白い肌、風になびく柔らかな黒髪。形の良い唇は優しい笑みを湛えている。そして、陽光に煌めく白い翼。
 美しかった。この世のものと思えない程に、神々しくすら感じた。トオルは動けず、ただ娘を見つめていた。
(天使……なのか? 本当にいたとは……)

 しばらく見とれていたトオルだったが、はっと我に返る。自分の目的を思い出し、トオルの目付きが変わった。獲物を見つけた獣の目のように鋭く光る。落ち着いて、出来るだけ穏やかな口調で娘に問い掛けた。
「……お前は、ここで何をしている?」
 トオルの言葉に反応してか、娘は小さな背に翼をたたんだ。
「水遊び、してるの」
 言葉は通じるようだ。たどたどしい話し方が幼い印象を与える。
 静かに娘に歩み寄るトオルに娘は怯える様子もない。微笑を湛えたまま、その場を動かずにいた。
「お前は精霊だな? 『翼ある者』だな?」
 トオルが娘の目の前に立った。トオルの頭ひとつ分背が低い娘は、曇りのない黒い瞳でトオルの顔を見上げた。
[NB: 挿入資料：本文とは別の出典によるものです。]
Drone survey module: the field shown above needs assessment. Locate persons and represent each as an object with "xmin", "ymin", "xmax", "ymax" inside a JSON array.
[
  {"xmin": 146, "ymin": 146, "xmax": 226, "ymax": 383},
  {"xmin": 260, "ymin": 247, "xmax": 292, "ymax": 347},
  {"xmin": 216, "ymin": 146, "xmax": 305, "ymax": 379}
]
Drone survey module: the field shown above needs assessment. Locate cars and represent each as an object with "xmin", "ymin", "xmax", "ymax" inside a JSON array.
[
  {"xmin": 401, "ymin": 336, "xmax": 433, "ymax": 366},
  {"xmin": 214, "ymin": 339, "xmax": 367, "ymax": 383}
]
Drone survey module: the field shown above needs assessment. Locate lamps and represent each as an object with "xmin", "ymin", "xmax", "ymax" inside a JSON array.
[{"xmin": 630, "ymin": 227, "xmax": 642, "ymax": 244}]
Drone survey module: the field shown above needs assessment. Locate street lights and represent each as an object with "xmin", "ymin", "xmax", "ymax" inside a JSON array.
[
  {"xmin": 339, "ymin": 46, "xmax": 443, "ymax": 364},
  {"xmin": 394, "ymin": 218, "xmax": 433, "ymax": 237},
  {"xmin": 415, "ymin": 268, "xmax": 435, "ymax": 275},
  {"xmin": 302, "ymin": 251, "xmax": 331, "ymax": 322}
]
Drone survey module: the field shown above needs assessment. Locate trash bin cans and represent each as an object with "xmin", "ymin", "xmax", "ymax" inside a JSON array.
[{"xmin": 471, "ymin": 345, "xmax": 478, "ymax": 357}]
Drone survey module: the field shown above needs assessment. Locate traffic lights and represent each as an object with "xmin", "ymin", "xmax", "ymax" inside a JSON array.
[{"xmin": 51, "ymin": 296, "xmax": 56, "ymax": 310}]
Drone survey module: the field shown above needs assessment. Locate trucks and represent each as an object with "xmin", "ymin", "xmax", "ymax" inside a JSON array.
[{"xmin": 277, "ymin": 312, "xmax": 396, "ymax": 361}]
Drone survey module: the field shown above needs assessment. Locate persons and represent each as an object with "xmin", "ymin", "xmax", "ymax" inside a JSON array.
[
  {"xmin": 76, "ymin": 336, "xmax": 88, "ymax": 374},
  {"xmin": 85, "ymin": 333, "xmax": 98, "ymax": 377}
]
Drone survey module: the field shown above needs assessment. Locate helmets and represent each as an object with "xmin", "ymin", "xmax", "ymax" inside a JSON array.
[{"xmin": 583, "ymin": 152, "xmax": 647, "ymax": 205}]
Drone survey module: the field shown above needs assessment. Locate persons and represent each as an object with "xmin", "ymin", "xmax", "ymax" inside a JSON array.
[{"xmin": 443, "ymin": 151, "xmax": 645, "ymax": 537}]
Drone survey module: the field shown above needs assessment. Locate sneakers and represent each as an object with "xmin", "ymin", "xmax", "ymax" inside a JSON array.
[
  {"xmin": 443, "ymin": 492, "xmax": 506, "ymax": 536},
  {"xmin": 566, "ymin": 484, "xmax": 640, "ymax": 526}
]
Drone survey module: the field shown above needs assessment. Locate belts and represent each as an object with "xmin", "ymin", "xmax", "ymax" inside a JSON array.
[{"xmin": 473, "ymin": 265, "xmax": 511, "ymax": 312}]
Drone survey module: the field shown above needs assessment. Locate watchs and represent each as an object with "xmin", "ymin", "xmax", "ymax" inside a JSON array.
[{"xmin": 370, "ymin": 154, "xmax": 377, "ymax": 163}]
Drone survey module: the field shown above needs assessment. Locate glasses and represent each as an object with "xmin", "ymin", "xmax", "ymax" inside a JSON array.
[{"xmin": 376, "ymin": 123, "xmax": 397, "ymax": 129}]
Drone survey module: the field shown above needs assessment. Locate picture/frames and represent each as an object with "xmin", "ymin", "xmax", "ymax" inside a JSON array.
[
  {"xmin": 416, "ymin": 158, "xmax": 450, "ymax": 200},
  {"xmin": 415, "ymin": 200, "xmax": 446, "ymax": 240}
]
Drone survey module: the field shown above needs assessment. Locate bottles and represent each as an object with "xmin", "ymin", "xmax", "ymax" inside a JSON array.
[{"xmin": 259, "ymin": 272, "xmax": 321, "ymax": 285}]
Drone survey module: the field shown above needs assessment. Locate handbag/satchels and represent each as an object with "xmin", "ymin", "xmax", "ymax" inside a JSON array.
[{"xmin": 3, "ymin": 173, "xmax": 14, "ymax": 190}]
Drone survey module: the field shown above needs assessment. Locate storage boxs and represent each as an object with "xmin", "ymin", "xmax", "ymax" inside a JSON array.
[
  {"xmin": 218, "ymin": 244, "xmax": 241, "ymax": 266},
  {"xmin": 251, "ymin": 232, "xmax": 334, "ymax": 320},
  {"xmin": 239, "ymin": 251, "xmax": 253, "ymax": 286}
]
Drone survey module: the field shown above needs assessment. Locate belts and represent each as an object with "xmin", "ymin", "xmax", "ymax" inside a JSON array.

 ズボンのポケットに左手を入れた。背に隠したトオルの右手には、短いナイフが握られていた。
「お前が『翼ある者』だな?」
 もう一度、静かに問い掛けてみる。娘は首を傾げたあと、無邪気に言った。
「あなたも、そう?」
 無言のまま、トオルは左手で娘の腕をとる。
 娘は小さな悲鳴をあげたが容赦しない。ナイフを口にくわえ、ポケットに忍ばせていた紐で娘の両手をきつく背で縛り上げる。背に小さくたたまれた翼にも紐をきつくかけた。
「いたっ! やっ、やめて!」
 トオルは娘の豊かな黒髪を掴み上げた。無理矢理顔を上げさせ、娘の首もとにナイフを突き付けた。首もとに突き付けられたナイフの冷たさに、娘が震えてべそをかく。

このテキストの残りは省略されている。